- [Ação necessária 1]:
Responda com base no extrato do documento:
(a) Qual passagem mostra que as línguas interpretadas são equivalentes a profecia?
(b) Em que ponto Chantry está correto?
(c) De que fala o versículo vinte e um?
- [Ação necessária 2]: No extrato do documento, reescreva de forma mais breve o parágrafo que começa com "Se for demonstrado que todo o trabalho", mantendo os fatos principais.
- [Ação necessária 3]: No extrato do documento, troque "testemunhas oculares" por "testemunhas presenciais" e reescreva o trecho que vai de "Mas já foi visto" até "para o trabalho de fundação.", inclusive.

- [Extrato do documento]:
#####
Mas já foi visto que Hebreus 2:1-4 fala de testemunhas oculares sendo confirmadas pela operação de milagres. Um vez que os apóstolos são a principal parte do corpo de testemunhas oculares, isto conecta imediatamente os sinais, prodígios e milagres ao trabalho de fundação. Além disso, 1Coríntios 14:5 mostra que as línguas interpretadas são equivalentes a profecia. Neste sentido é sugerido que as línguas interpretadas também tiveram um papel fundacional. Na verdade é possível que todos os dons de revelação tenham tido um papel fundacional, embora seja certeza que apenas os apóstolos e profetas tinham esse papel nesse ponto. Os outros dons têm sido associados aos apóstolos e profetas, e não para o trabalho de fundação.
Se for demonstrado que todo o trabalho dos apóstolos e profetas consistia no estabelecimento de um fundamento, então todos os dons devem ter um papel fundacional. Se não puder ser demonstrado que toda a obra dos apóstolos e profetas foi fundacional, então não pode ser comprovado que os outros dons têm qualquer papel fundacional. Mas será que Efésios 2:20 não mostra que toda a obra dos apóstolos e profetas foi fundacional? Não. O texto apenas declare que os apóstolos e profetas estabeleceram uma fundação sobre a qual os gentios foram construídos. Eles também podem ter feito muitas outras coisas no seu serviço a Cristo, sem a menos transgressão deste texto. Mas há algo que possa ser adicionado à fundação que está posta quando esse fundamento é Cristo?:
Chantry está correto quando insiste que a fundação do ensinamento apostólico foi firmada de uma vez por todas. Efésios 2:20 certamente implica nesta verdade. No entanto, o versículo vinte e um vai falar de um crescimento contínuo ao invés de uma estagnação definida em nível de fundação. Todo o edifício está crescendo em Cristo, e ele não é apenas a fundação, mas também a pedra angular. Ele está envolvido e todo o edifício fortalecendo-o e sustentando-o. Esse prédio não cresce apenas através da adição dos remidos dia após dia e assim como doutrina é englobada na fundação também é englobada no crescimento. Cada parte desse edifício, cada cristão propriamente dito, está crescendo dia a dia em Cristo e isso inclui o crescimento no entendimento, bem como o crescimento na santificação[3]. A fundação não pode ser expandida, mas a superestrutura deve crescer. E se tal crescimento é em Cristo como Paulo descreve, não é nenhuma desonra para Cristo sugerir um crescimento no conhecimento de Deus edificado sobre a fundação, mas não necessariamente dedutível a partir dele. O que isso significa na prática, hoje, é que esta passagem não proíbe (ou apoia) a continuação do exercício dos dons de revelação, desde que eles não sejam colocados como adições à fundação, ou seja, às Escrituras canônicas.
#####
- [Dados registrados]:
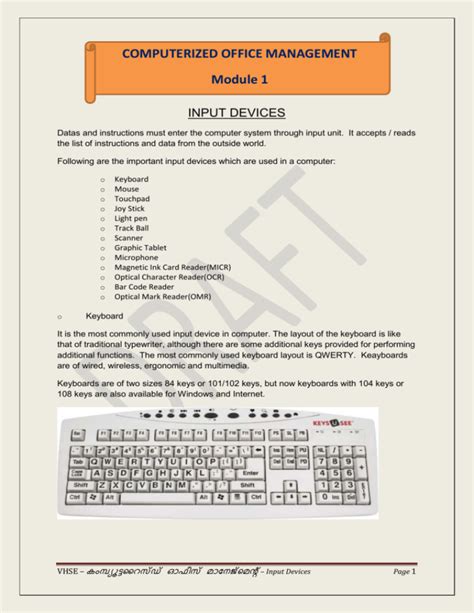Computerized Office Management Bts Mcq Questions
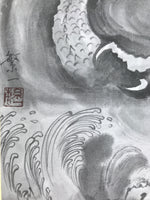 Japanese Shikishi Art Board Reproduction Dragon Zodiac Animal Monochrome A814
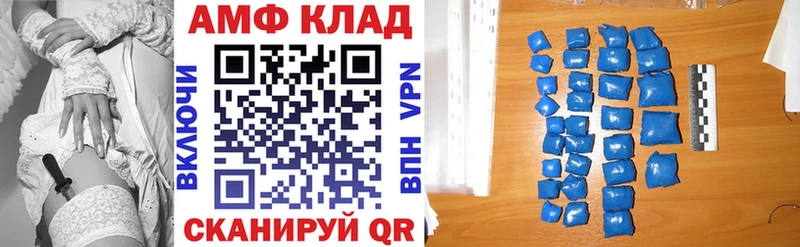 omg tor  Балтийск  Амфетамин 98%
#####
- [Resposta 1]:
(a) 1Coríntios 14:5.
(b) Quando insiste que a fundação do ensinamento apostólico foi firmada de uma vez por todas.
(c) De um crescimento contínuo, em vez de uma estagnação definida em nível de fundação.

- [Resposta 2]: Se ficar demonstrado que toda a obra dos apóstolos e profetas foi estabelecer um fundamento, todos os dons terão papel fundacional. Caso contrário, não se pode provar que os outros dons tenham esse papel. Efésios 2:20 não mostra que toda essa obra foi fundacional. O texto diz apenas que apóstolos e profetas estabeleceram uma fundação sobre a qual os gentios foram construídos. Eles podem ter feito muitas outras coisas a serviço de Cristo sem contrariar o texto. Fica a pergunta: algo pode ser adicionado à fundação quando esse fundamento é Cristo?

- [Resposta 3]:
Mas já foi visto que Hebreus 2:1-4 fala de testemunhas presenciais sendo confirmadas pela operação de milagres. Um vez que os apóstolos são a principal parte do corpo de testemunhas presenciais, isto conecta imediatamente os sinais, prodígios e milagres ao trabalho de fundação. Além disso, 1Coríntios 14:5 mostra que as línguas interpretadas são equivalentes a profecia. Neste sentido é sugerido que as línguas interpretadas também tiveram um papel fundacional. Na verdade é possível que todos os dons de revelação tenham tido um papel fundacional, embora seja certeza que apenas os apóstolos e profetas tinham esse papel nesse ponto. Os outros dons têm sido associados aos apóstolos e profetas, e não para o trabalho de fundação.